_BRANO FORNITO_
Don Pasquale Macchi e la basilica di San Pietro a Roma, c’è uno stretto rapporto tra il sacerdote varesino e il tempio della cristianità nella Città del Vaticano. Se fu Paolo VI a commissionare le quattro porte bronzee di San Pietro, il suo fedele segretario intrattenne i rapporti con gli artisti designati, controllava i lavori, dava consigli e ne raccoglieva le confidenze: così fece per la Porta di sinistra (da cui escono i cortei funebri dei pontefici) inaugurata da papa Montini nel 1964 con i bassorilievi commissionati allo scultore Giacomo Manzù, per la Porta dei sacramenti realizzata nel 1965 da Venanzio Crocetti, per la Porta del bene e del male di Luciano Minguzzi nel 1977 e per la Porta della Preghiera di Lello Scorzelli, l’ultima inaugurata da Paolo VI con le nuove decorazioni.
Particolare curioso: la porta di Minguzzi era stata rifiutata dalla chiesa di San Petronio a Bologna e fu Macchi a “riciclarla” facendola arrivare a Roma dopo aver raccolto le lamentele dello scultore. Fu ancora Paolo VI, anche grazie ai contatti del segretario, a commissionare i due candelabri di Egidio Giaroli al fianco della statua di San Pietro e i monumenti a Pio XII di Francesco Messina, a Pio XI di Francesco Nagni, a Giovanni XXIII di Emilio Greco. Il 30 giugno 1971 inaugurò l’aula delle udienze generali, chiamata Aula Nervi, poi reintitolata Aula Paolo VI da Giovanni Paolo II, progettata da Pier Luigi Nervi e arricchita nel 1977 dal monumentale Cristo Risorto di Pericle Fazzini, scultura bronzea di diciassette metri.
Macchi incoraggiava, dialogava e controllava. Giunto quasi al termine della sua fatica, Scorzelli gli scrisse: “Sono al ventottesimo giorno di ritocco per la porta di San Pietro, lavoro dieci-dodici ore al giorno” e lo invitò e a farsi sentire in fonderia affinché la fusione procedesse speditamente. Appassionato d’arte contemporanea e convinto che essa fosse uno strumento per comunicare i valori spirituali, don Pasquale si dimostrò non solo intraprendente esecutore, ma creativo collaboratore ed efficiente portavoce di Montini. A Roma teneva le fila di un gruppo d’artisti che avevano l’abitudine di ritrovarsi a pranzo per la festa di San Martino. Ne facevano parte Angelo Biancini, Aldo Carpi, Luigi Filocamo, Trento Longaretti, Silvio Consadori e tanti altri che egli aveva introdotto in Vaticano.
Al termine delle riunioni conviviali, l’astuto sacerdote distribuiva carta e matite e faceva disegnare gli ospiti, poi ritirava i lavori, li sottoponeva al giudizio del papa e non di rado i migliori entravano nella collezione contemporanea vaticana. A Roma Luciano Bodini lavorava in San Giovanni in Laterano ed Enrico Manfrini in San Paolo fuori le Mura. Fu anche grazie alle affinità di carattere e ai buoni uffici del segretario che Montini si appassionò alla produzione religiosa contemporanea e pronunciò il celebre discorso nel 1964 auspicando una nuova, stretta collaborazione tra la Chiesa e l’arte.

_Righe da un dataset di ragionamento spaziale_

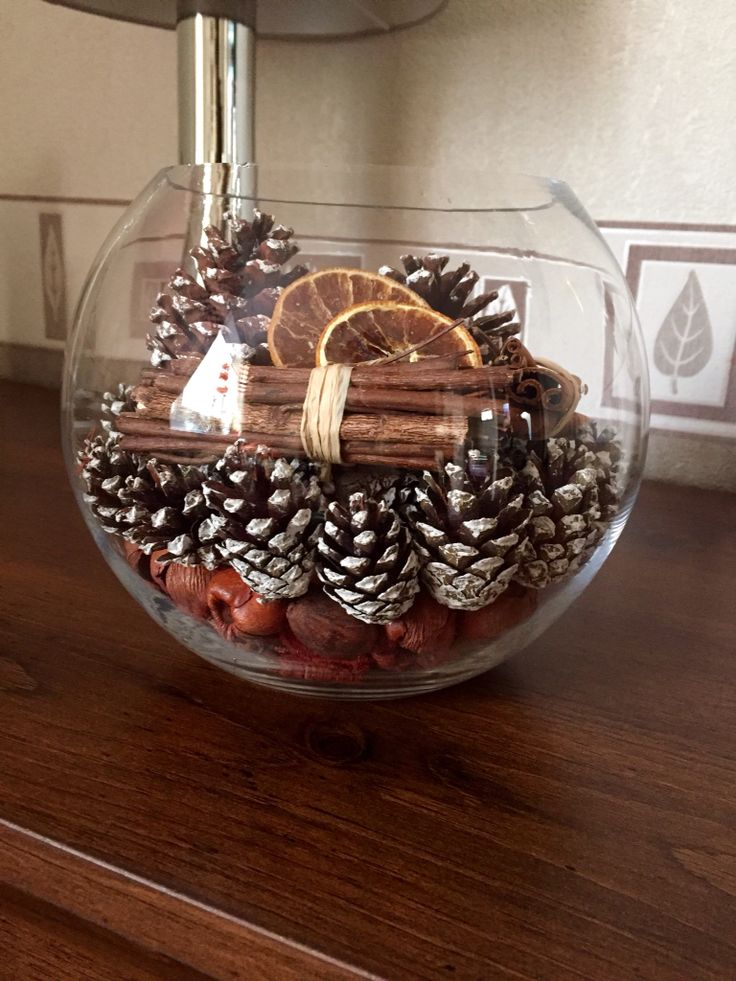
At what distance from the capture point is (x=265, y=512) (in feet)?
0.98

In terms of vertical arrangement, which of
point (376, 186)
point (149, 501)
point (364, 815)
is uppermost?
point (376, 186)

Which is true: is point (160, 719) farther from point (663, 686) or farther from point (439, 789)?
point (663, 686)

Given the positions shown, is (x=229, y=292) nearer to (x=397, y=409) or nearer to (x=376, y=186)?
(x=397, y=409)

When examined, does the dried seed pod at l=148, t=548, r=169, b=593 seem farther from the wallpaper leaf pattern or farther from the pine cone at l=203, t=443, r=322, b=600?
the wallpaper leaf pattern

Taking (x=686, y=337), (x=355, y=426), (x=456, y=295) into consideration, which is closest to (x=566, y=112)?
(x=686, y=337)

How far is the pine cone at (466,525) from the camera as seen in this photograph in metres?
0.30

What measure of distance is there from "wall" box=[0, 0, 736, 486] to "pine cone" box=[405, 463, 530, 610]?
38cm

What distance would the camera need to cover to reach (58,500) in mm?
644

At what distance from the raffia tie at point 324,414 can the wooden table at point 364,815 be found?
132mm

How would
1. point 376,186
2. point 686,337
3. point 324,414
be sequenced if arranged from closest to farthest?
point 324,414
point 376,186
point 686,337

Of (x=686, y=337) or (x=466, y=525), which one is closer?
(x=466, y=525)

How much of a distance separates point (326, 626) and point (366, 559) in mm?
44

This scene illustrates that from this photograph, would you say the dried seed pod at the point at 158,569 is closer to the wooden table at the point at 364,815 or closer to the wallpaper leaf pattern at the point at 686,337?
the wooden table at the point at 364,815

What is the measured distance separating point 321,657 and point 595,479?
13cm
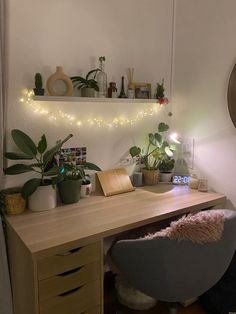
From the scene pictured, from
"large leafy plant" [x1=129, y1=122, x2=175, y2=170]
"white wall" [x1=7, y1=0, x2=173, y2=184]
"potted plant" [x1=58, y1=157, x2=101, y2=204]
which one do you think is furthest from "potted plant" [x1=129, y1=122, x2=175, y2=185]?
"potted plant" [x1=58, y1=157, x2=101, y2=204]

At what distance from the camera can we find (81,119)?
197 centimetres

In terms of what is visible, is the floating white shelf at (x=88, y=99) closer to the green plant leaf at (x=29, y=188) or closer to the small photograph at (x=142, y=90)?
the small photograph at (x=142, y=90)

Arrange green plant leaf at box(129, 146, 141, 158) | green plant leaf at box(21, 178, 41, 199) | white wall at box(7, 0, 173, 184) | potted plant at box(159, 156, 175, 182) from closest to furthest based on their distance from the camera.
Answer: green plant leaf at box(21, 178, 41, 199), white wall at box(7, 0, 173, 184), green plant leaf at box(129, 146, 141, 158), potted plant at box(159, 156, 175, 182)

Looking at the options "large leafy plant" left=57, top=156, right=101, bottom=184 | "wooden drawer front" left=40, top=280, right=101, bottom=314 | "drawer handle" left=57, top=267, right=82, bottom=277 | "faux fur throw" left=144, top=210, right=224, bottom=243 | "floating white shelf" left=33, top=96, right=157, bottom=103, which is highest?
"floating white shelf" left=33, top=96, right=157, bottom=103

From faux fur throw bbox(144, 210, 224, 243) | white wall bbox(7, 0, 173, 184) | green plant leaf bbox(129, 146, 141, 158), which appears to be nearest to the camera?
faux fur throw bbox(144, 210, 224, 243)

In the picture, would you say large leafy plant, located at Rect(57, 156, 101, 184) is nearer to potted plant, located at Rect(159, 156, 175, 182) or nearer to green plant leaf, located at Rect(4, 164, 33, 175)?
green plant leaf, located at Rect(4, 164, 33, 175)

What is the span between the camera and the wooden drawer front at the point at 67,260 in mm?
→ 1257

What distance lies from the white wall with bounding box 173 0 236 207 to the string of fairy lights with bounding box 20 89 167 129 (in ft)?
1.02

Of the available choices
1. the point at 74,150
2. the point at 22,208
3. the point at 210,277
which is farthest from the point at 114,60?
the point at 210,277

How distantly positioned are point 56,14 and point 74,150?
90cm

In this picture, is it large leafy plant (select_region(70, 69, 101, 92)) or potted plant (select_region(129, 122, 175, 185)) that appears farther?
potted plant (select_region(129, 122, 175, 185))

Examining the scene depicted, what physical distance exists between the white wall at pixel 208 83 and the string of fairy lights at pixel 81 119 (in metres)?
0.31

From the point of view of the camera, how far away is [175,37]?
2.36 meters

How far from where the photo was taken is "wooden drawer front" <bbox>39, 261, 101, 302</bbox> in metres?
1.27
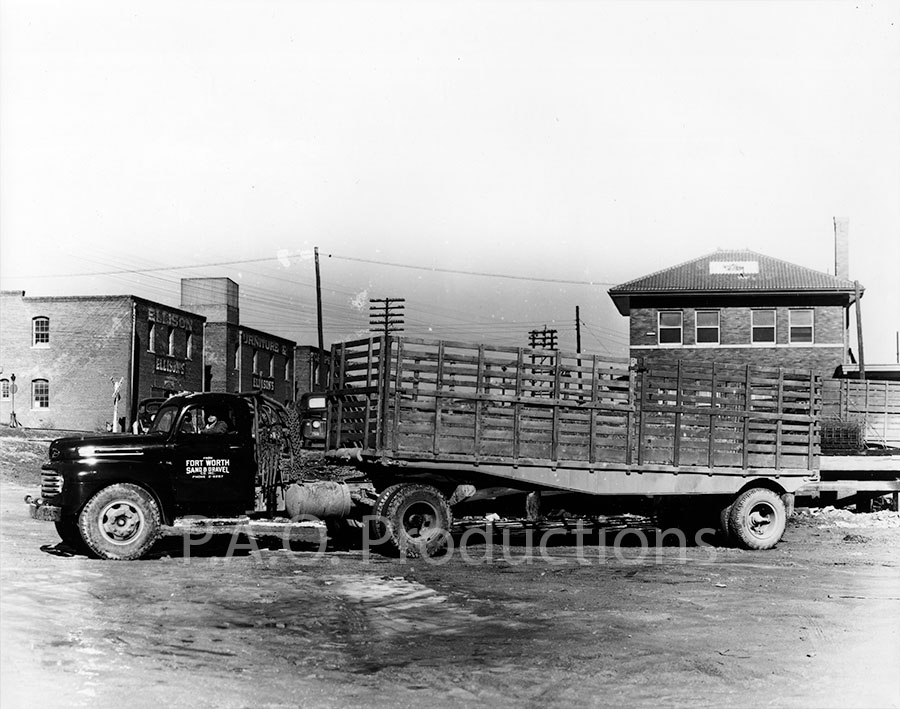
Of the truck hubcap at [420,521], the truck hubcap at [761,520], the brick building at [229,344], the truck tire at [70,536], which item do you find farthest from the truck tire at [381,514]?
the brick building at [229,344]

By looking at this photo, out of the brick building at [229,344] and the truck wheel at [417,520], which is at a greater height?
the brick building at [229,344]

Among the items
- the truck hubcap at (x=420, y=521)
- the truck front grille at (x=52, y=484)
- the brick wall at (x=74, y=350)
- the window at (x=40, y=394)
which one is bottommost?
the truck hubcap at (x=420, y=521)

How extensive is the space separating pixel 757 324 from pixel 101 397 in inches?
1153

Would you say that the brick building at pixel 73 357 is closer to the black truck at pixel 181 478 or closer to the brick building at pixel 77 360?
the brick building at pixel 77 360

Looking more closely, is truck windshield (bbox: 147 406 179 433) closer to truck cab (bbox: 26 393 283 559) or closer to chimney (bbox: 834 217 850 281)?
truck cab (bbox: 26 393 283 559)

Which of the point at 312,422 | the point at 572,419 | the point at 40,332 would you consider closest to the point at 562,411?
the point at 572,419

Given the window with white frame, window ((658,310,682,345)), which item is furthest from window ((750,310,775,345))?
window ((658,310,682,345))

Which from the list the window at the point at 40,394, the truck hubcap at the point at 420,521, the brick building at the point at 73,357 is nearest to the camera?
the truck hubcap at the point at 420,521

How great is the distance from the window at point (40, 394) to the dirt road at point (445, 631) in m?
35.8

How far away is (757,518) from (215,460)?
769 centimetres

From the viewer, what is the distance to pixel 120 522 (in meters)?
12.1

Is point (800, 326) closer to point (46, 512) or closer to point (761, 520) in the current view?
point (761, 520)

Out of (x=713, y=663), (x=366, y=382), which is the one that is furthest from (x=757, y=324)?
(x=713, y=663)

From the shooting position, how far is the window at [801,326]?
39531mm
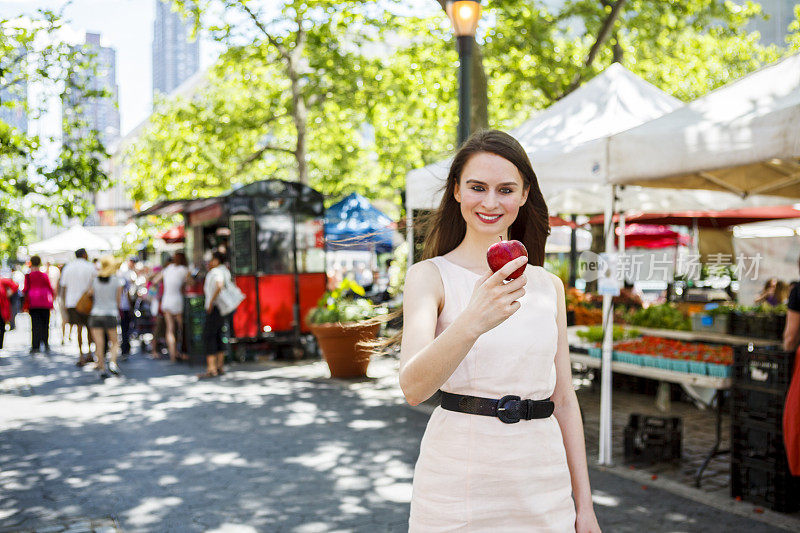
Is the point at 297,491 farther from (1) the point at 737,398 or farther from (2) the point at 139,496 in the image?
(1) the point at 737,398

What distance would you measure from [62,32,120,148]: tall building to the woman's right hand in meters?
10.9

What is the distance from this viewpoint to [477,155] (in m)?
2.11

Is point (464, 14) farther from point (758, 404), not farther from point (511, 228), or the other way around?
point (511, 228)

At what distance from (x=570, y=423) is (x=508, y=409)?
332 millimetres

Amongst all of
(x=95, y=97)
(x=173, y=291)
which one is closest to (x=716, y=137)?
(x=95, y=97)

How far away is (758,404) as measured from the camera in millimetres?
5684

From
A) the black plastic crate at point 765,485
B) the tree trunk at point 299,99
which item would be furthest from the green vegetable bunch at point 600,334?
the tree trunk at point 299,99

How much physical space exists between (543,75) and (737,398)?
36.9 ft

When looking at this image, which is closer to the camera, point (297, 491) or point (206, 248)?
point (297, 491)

_COMPITI ASSEGNATI_
1. Secondo il brano su don Pasquale Macchi, quale chiesa aveva rifiutato la porta di Luciano Minguzzi?
2. Scrivi il seguito del brano su don Pasquale Macchi, partendo subito dopo la sua ultima frase.
Le righe non hanno alcun legame con il brano.

_RISULTATI ATTESI_
1. La chiesa di San Petronio a Bologna.

2.
Il ruolo avuto da don Pasquale prima al servizio del “suo papa” e poi da arciprete al Sacro Monte di Varese, è stato scandagliato martedì 19 aprile a Villa Cagnola dai tre relatori che si sono succeduti per commemorarne i dieci anni dalla morte. Dopo i saluti del “padrone di casa” don Eros Monti e del vicario episcopale Franco Agnesi, che ha annunciato la raccolta sistematica del patrimonio librario lasciato da don Pasquale, il prevosto Luigi Panighetti ha tracciato il ritratto, “raccolto da chi lo ha conosciuto personalmente, di una persona umile e riservata, molto affezionata a Varese dove amava ritrovare gli amici d’infanzia nell’oratorio di San Vittore”.
Don Angelo Maffeis, presidente dell’Istituto Paolo VI di Brescia, ha ricordato che Macchi fu tra i fondatori e donò un cospicuo patrimonio, attribuendogli una sorta di “pastorale della bellezza”: “Svolgeva una funzione importante e nascosta, quella di segretario, filtro e braccio operativo del papa stando sempre un passo indietro, senza alcun protagonismo personale. Difficile dire che dialogo ci fosse tra loro, Macchi dava l’impressione quasi di nascondersi dietro al papa e nel libro “Paolo VI nelle sue parole” parla in prima persona solo quando affronta l’argomento prediletto. La Chiesa è sempre stata maestra e conservatrice, considera l’arte un mezzo per esprimere la fede. D’accordo col pontefice, don Pasquale voleva rinnovare la tradizione”.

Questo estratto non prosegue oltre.